Boyd pulled up sharply with a hamstring problem in the 10th minute and left the field shortly after.
Gidley, who missed most of last year with a foot tendon issue, was forced up the tunnel under the new concussion rules before halftime and never returned, while Roberts departed 20 minutes from time after clashing heads trying to prevent an Adam Docker try.
The Knights, who were already without key playmaker Jarrod Mullen due to a hamstring injury, struggled terribly in the first half, making 13 errors with a completion rate of just 43 per cent.
The Panthers, who fielded six new signings and gave a debut to young centre Isaah Yeo, weren’t much better in the opening stanza and found themselves trailing just after the half-hour mark when Beau Scott barged over for the visitors.

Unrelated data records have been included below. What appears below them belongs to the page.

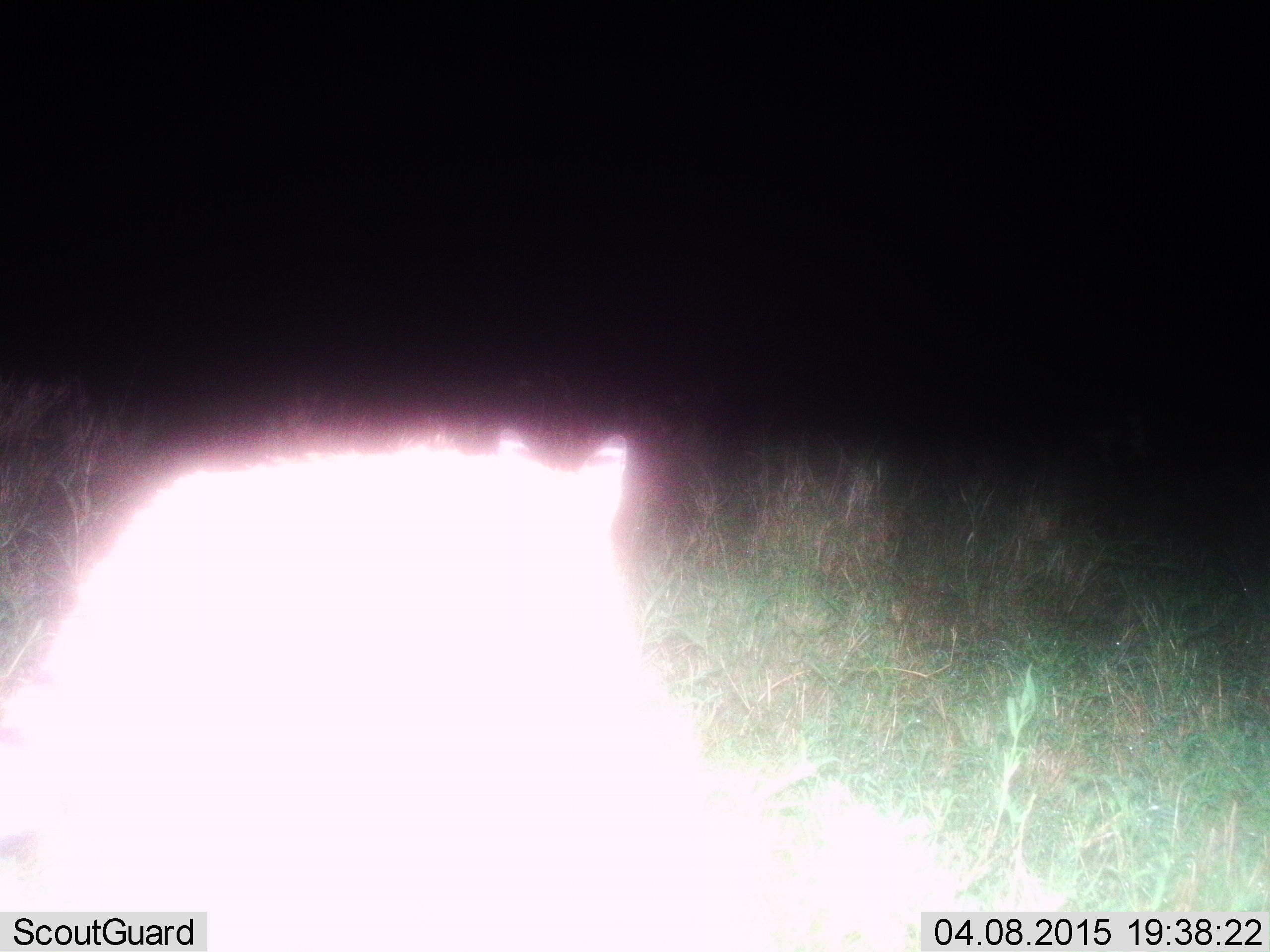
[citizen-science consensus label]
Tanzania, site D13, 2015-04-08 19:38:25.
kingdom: Animalia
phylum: Chordata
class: Mammalia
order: Carnivora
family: Felidae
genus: Leptailurus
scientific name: Leptailurus serval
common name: serval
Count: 1.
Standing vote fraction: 25%.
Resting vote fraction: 0%.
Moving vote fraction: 75%.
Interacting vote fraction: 0%.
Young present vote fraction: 0%.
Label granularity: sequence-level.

On the stroke of halftime, the Panthers levelled the scores when new boys Jamie Soward and Elijah Taylor combined, the New Zealand international latching on to a kick from the former NSW five-eighth.
A Roberts penalty just before the siren gave the Knights a two-point lead at halftime, but the hosts were much improved after the restart.
Mansour showed great strength to score his first try in the 44th minute and doubled his total almost immediately following a 40-20 kick from Jamie Soward.
The hosts appeared to forget the new ruling that allows a quick tap after finding touch with a 40-20, and the chance of catching the Knights napping looked gone.
However, the ball was spread wide and Mansour showed great athleticism to stay in touch, dive over the line and score one-handed.
Docker iced the result with a bulldozing run to the line and Jeremy Latimore, another new face, marked his debut with a try late to give the final scoreline an emphatic look.